> _Text passage_
------------------------------------------------

- A meme template generated from the quote
- Actor: Soumitra Bannerjee
- Written by: Anjan Choudhury
- First used in: Nawab

= Maaltake Garite Tol =

Film quote and viral internet meme

Maaltake Garite Tol (মালটাকে গাড়িতে তোল) is a quote from the 1991 Bengali-language Indian film Nawab spoken by a character played by Soumitra Bannerjee. The line has gained popularity as an expression of irony.

==Origin==
The dialogue is from a scene in the 1991 Indian Bengali-language film Nawab. In that scene, the heroine of the film continues to walk on the road. After seeing the heroine on the street, Soumitra orders the girl to be forcibly brought in his car. His order became the quote.

==Other usage==
The creation of memes using the dialogue from Bangladesh started on 3 September 2022 and after that the meme became viral. A meme brought the quote to the heart of online discussions. It was about freedom of speech was first shared online by an anonymous person using the quote. Then various memes were created using the quote and a photo of Soumitra, including a meme about Aboriginal Australians and missionaries, a meme about street animals, ragging culture in universities, mugging incidents in Mohammadpur, etc. Bangladeshi biryani chain Sultan's Dine published an advertisement on their Facebook page using Soumitra's photo and the quote. In the advertisement, Soumitra is seen desiring to put potatoes on his plate after seeing potatoes in Sultan's Dine's Kachchi Biryani dish. The advertisement became popular after it went viral.

------------------------------------------------

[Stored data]

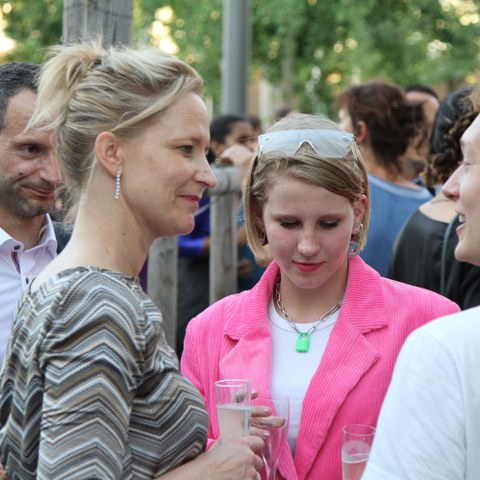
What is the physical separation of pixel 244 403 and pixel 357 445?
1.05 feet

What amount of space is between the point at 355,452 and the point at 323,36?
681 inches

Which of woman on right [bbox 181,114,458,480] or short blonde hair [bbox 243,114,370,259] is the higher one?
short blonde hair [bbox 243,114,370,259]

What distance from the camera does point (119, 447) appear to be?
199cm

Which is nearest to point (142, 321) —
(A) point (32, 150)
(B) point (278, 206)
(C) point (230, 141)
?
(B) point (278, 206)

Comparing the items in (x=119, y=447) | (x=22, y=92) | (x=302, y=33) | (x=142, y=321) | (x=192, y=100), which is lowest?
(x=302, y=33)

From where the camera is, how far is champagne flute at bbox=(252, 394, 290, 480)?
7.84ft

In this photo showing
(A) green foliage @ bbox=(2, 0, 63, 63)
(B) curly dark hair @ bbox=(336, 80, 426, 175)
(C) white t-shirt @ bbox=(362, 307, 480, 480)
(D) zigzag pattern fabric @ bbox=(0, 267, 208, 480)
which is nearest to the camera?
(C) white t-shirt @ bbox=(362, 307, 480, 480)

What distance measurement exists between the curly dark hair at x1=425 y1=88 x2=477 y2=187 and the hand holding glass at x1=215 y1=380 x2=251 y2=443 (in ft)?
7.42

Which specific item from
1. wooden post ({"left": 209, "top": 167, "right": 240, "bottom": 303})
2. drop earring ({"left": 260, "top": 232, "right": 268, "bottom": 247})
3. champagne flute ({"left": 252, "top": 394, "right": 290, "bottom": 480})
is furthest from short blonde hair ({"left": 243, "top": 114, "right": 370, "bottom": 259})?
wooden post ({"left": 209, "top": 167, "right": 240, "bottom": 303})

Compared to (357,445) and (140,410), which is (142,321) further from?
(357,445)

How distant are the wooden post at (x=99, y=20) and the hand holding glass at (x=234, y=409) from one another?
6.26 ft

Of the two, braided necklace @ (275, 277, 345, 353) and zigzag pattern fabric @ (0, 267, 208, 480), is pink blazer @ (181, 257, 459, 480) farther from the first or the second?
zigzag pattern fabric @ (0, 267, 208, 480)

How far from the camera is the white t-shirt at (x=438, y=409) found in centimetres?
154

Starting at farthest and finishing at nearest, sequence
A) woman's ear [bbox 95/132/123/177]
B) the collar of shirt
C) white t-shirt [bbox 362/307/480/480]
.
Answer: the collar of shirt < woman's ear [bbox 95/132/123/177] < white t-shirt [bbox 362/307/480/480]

------------------------------------------------

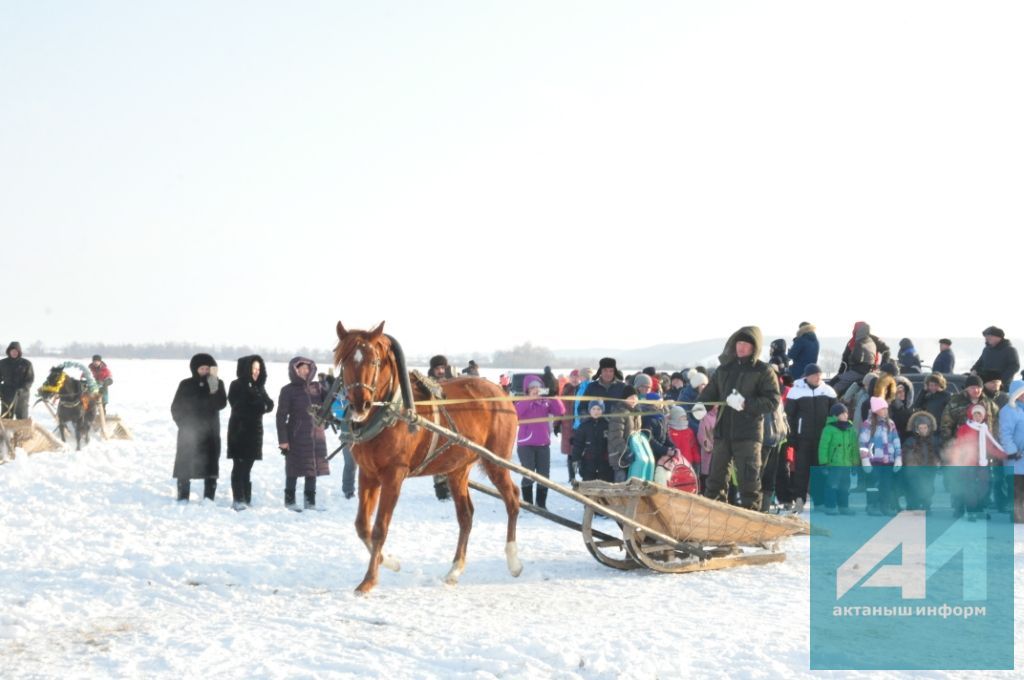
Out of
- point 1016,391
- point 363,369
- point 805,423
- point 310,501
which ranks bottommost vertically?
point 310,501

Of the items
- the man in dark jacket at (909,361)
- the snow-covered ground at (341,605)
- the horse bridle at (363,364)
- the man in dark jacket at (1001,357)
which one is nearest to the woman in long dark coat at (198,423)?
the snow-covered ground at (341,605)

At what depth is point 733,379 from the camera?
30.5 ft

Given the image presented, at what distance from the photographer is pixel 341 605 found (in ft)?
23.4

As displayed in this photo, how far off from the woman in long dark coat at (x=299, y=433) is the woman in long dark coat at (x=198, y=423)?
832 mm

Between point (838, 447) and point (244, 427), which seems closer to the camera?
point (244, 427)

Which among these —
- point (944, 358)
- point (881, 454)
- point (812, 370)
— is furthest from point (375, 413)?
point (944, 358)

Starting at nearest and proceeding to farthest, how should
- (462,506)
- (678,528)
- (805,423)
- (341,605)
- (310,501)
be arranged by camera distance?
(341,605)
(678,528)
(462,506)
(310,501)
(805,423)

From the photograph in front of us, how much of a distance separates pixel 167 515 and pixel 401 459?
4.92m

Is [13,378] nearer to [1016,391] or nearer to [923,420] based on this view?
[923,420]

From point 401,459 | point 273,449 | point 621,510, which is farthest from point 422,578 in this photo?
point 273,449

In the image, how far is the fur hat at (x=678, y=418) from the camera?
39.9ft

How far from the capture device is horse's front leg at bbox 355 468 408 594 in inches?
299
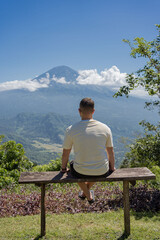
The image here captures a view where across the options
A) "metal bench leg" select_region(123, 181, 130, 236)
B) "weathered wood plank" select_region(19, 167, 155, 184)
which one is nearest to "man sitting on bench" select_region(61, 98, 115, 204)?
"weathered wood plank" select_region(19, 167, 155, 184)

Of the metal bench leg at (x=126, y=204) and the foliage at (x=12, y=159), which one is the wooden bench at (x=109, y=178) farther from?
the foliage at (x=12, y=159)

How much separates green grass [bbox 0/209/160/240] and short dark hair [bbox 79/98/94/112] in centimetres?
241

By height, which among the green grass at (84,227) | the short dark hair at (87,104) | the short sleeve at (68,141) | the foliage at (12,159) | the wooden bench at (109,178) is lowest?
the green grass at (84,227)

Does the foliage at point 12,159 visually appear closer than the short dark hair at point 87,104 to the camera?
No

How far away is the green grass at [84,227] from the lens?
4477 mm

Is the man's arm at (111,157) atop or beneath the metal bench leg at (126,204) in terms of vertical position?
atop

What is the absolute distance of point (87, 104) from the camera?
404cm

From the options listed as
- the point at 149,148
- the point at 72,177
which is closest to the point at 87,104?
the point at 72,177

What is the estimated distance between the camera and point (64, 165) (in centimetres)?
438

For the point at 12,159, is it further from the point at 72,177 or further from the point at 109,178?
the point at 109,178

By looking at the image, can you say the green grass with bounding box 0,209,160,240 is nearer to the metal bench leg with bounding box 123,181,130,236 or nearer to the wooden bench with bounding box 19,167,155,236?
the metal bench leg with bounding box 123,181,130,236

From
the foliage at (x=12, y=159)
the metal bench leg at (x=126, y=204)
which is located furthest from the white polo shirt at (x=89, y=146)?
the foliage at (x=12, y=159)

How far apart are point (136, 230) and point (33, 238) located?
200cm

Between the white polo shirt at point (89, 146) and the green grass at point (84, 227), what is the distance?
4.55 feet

------------------------------------------------

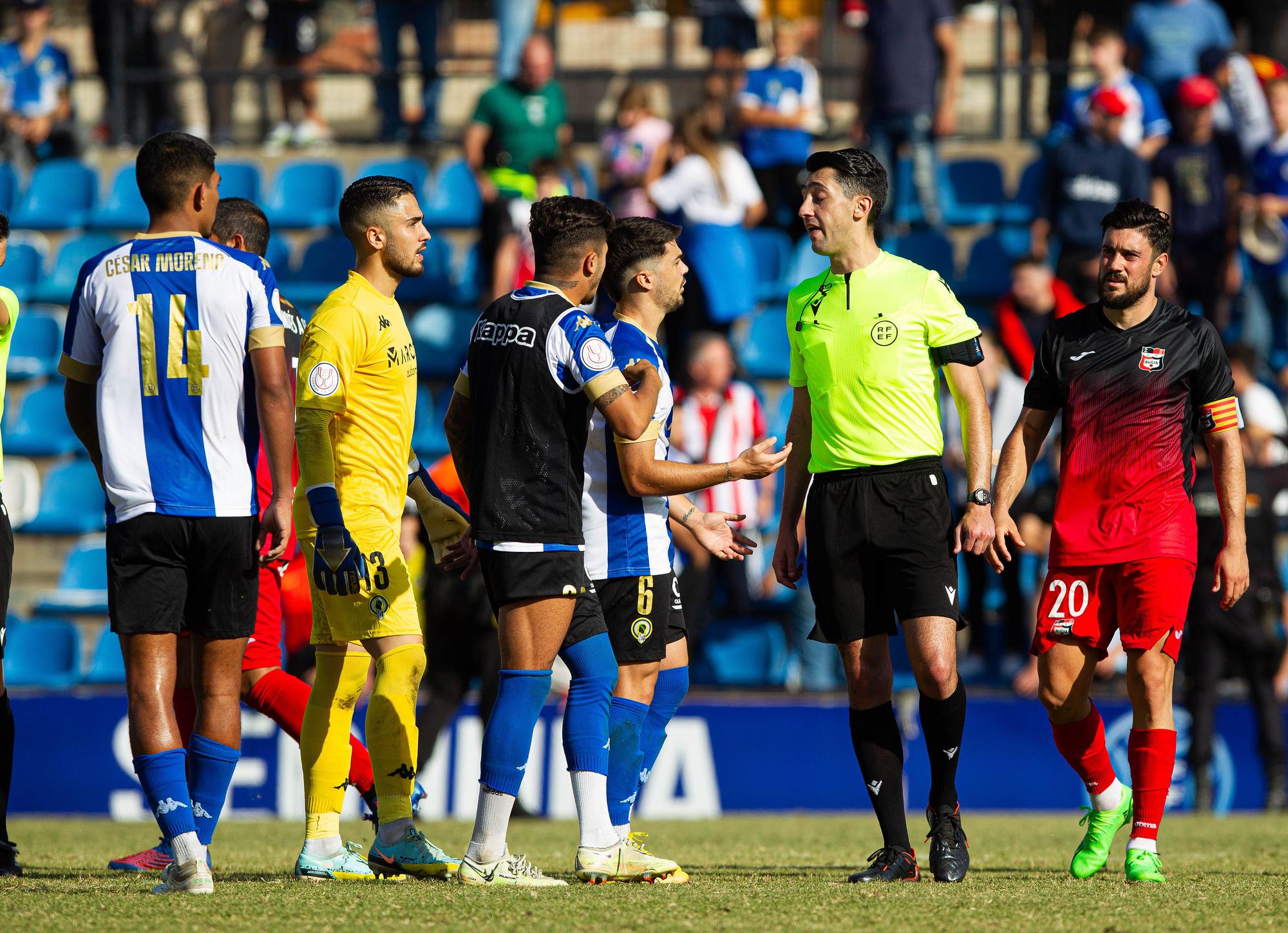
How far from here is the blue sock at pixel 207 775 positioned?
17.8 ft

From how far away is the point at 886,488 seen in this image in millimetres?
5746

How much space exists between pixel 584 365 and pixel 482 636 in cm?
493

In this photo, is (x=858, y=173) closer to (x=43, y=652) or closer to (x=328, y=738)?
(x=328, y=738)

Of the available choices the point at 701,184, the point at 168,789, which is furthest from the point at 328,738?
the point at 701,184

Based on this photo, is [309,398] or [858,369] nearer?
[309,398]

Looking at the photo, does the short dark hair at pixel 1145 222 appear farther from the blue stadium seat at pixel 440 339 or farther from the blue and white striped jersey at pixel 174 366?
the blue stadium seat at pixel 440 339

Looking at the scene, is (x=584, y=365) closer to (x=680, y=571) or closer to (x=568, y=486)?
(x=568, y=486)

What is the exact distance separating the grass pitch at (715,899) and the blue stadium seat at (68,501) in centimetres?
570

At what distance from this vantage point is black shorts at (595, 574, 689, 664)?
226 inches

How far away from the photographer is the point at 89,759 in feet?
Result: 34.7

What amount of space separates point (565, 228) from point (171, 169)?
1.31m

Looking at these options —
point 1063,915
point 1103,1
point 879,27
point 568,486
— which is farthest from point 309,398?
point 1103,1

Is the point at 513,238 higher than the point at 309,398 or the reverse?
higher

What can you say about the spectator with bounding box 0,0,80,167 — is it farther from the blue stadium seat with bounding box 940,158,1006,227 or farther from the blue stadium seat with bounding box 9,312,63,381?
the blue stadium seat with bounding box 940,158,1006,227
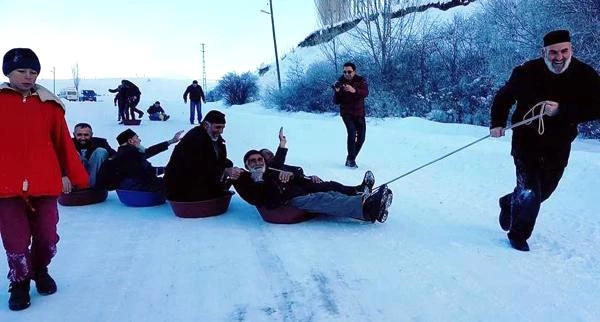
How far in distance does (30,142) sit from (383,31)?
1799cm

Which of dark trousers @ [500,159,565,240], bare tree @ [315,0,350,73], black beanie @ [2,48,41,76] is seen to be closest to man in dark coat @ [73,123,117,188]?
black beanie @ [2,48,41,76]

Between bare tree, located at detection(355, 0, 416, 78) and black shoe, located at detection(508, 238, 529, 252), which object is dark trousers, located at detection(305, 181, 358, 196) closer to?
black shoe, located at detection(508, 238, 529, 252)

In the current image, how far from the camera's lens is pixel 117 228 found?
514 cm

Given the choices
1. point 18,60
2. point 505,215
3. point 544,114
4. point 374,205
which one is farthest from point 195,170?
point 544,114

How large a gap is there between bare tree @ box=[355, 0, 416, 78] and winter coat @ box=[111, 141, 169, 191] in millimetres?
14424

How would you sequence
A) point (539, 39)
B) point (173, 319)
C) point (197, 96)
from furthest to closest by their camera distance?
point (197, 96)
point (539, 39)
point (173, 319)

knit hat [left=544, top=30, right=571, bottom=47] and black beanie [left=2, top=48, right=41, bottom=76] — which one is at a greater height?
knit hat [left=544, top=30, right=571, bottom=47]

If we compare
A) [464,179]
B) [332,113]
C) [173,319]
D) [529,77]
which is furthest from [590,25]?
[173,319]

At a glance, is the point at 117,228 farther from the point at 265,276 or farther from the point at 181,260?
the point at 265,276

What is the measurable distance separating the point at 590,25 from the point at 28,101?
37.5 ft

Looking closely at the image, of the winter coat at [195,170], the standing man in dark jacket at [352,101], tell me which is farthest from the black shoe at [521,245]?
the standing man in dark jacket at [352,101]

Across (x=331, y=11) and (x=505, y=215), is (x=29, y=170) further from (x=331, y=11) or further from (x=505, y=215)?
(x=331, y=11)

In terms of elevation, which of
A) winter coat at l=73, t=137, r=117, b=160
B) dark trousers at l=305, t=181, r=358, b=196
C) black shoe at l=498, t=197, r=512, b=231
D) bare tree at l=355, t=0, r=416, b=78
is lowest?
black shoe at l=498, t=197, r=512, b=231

------------------------------------------------

> _Exercise details_
According to the Maaltake Garite Tol article, on what date did the creation of memes using the dialogue begin in Bangladesh? The stored data has no connection to the Maaltake Garite Tol article.

> _Completed task_
3 September 2022